Forex Reserves Decline $4.5 Billion To Over Two-Year Low After Brief Halt

Forex Reserves Decline $4.5 Billion To Over Two-Year Low After Brief Halt

Forex reserves have nosedived over $100 billion since late February

India’s foreign exchange reserves fell to over a two-year low in the week ending October 14 as the Reserve Bank of India defended the rupee from sharp declines against a surging dollar.

In the week ending October 14, the country’s FX reserves fell $4.5 billion to $528.367 billion, from $532.868 billion in the week prior when they surprisingly rose $0.2 billion, according to the weekly statistical supplement data from the RBI.

Forex reserves have nosedived over $100 billion since Russia invaded Ukraine late in February, with the country’s import cover down nearly $114 billion from its peak late in October last year.

India’s forex reserves have fallen in 27 of the 34 weeks since late February. 

The war on the edge of Europe has driven inflation higher. The resultant aggressive rate hikes by the US Federal Reserve pushed investors to abandon risky assets and shelter in dollar-denominated assets.

That safe-haven flows out of emerging economies has hurt the rupee, with the domestic currency down nearly 12 per cent this year and down from about 73 per dollar at the start of the year to well past 83 this week.
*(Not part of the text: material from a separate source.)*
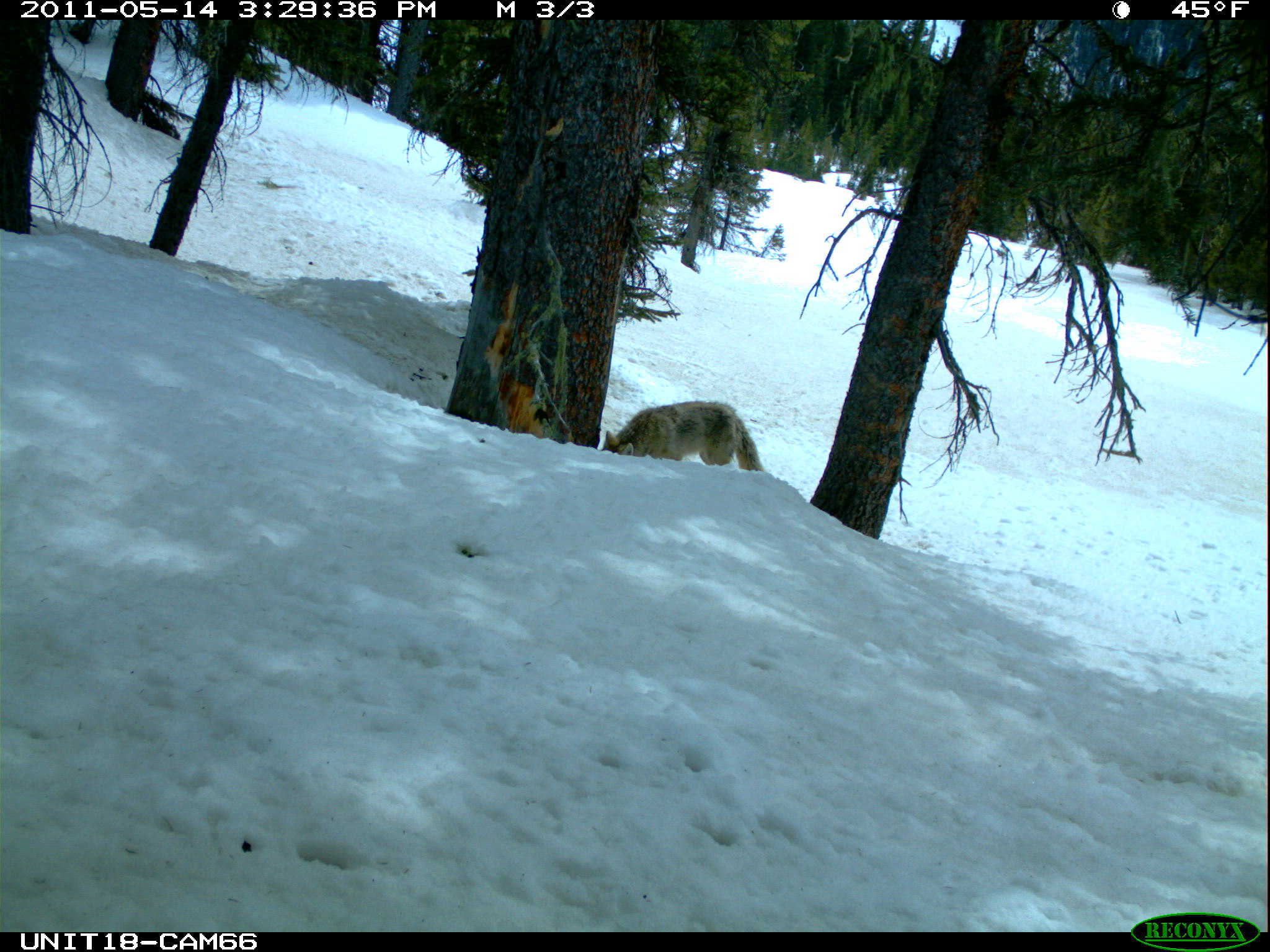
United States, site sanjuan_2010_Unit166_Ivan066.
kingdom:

The US Federal Reserve’s aggressive rate hike path, growing current and trade account deficits domestically, and foreign investors continuing to sell risky assets on a global recession concerns are a few of the problems the rupee is facing.

The RBI has been intervening in both the spot and future markets to shield the rupee from steep declines.

The rupee ended flat on Friday against the king dollar, even as Treasury yields rose as the Indian central bank stepped in and limited any sharp losses after the currency crashed to a new all-time low in the previous session.

“The rupee was in a range of 82.60 to 82.90 per dollar after it opened weaker on higher US yields. But the RBI was active the entire day ensuring it does not suffer any further weakness. The US 10 year yields have been over 4.25 per cent – a 14-year high – keeping the dollar well bid against most Asian currencies, which have been weaker to the greenback,” said Anil Kumar Bhansali, Head of Treasury at Finrex Treasury Advisors.

Recent trend and the rupee’s fall to a new record low of 83.29 to the dollar this week suggest more erosion in the country’s FX war chest as the RBI is expected to step in and sell dollars to limit any damage to the domestic currency.